The evidence presented and discussed in the present review represents a set of complex phenomena arising from the multiple biological processes that a simple molecule—alcohol—can trigger through its oxidative metabolism.

Accordingly, under chronic alcohol exposure, the genetic variants of the enzymatic machinery involved in alcohol oxidative metabolism appear to be differentially responsible for a number of distinct consequences depending on the extent to which acetaldehyde and ROS interact with lipids, causing lipid peroxidation and generating additional reactive species, with proteins, modifying protein structure and function, and with DNA, inducing mutations.

Chronic alcohol consumption overwhelms cellular antioxidant systems and reprograms gene expression, including the Nrf2 signaling cascade, a master regulator of antioxidant defense. Downregulation of Nrf2-dependent enzymes, together with depletion of GSH and activation of pro-inflammatory NF-κB, perpetuates oxidative injury and sets the biochemical basis for alcohol-induced organ toxicity. Thus, alcohol oxidative metabolism promotes OS by negatively impacting cellular homeostatic processes responsible for mitochondrial energy production, lowering the availability of antioxidant species, and reducing the efficiency of antioxidant enzymes and mechanisms.

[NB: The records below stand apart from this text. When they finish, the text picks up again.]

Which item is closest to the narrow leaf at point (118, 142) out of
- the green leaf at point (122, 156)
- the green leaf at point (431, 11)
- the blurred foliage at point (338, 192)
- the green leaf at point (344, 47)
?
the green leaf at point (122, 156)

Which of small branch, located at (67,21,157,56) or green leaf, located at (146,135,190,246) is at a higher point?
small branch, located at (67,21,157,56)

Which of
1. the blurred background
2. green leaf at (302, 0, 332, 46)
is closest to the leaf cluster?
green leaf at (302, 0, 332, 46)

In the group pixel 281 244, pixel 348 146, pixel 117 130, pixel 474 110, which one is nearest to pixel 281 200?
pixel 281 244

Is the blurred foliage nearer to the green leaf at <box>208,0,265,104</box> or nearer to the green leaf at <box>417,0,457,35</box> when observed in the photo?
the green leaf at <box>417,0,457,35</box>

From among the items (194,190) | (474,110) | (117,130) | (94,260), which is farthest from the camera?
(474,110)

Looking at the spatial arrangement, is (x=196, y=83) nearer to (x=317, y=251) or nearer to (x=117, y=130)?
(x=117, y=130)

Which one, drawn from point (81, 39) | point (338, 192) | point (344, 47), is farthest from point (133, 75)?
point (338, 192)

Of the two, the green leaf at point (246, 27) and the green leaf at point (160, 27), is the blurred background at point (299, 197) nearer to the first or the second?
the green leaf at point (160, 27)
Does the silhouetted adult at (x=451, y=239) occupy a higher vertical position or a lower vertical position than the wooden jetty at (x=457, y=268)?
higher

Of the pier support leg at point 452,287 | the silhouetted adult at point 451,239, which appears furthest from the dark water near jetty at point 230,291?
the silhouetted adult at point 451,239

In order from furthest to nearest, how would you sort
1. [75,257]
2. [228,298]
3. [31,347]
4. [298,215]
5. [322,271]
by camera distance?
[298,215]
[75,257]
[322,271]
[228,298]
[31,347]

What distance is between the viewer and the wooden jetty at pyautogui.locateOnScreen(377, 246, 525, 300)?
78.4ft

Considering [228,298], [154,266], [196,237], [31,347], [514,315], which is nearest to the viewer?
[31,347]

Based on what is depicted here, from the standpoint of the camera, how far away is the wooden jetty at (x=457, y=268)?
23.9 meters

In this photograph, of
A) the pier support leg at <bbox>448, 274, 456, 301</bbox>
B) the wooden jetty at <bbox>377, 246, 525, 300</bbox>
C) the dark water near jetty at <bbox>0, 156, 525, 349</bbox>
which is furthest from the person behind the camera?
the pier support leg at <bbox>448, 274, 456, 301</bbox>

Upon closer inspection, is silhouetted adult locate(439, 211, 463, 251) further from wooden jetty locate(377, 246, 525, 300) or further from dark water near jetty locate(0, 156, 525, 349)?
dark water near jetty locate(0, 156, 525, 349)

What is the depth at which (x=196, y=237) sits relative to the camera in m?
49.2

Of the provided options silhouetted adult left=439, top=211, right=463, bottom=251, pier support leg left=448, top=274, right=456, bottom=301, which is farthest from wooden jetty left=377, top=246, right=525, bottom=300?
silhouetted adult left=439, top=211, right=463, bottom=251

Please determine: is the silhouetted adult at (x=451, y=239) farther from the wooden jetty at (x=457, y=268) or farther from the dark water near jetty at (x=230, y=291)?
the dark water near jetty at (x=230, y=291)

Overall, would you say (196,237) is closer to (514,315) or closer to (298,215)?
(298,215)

Moreover, by suppressing the synthesis of mtDNA-encoded protein subunits of the mitochondrial electron transport chain (ETC), chronic alcohol consumption dramatically impairs mitochondrial bioenergetics, leading to reduced ATP production, altered membrane potential, and compromised cellular energy homeostasis. In parallel, chronic alcohol exposure enhances pro-inflammatory gene expression, which amplifies oxidative injury, while ROS further induce pro-inflammatory cytokines. This cascade triggers a self-perpetuating cycle of OS and inflammation, contributing to the onset and progression of diverse pathological conditions, including liver injury, cardiac, pulmonary, and kidney failure, neurodegenerative disorders, and cancer.

Notably, OS intersects with epigenetic and epitranscriptomic regulatory layers, as alcohol-derived ROS alter DNA methylation, histone acetylation, miRNA networks, and RNA methylation through redox-sensitive enzymatic systems and one-carbon metabolism. Such modifications reshape chromatin accessibility and transcriptional output, contributing to tissue toxicity and, with more limited evidence, potentially to the motivational and reinforcing properties of alcohol.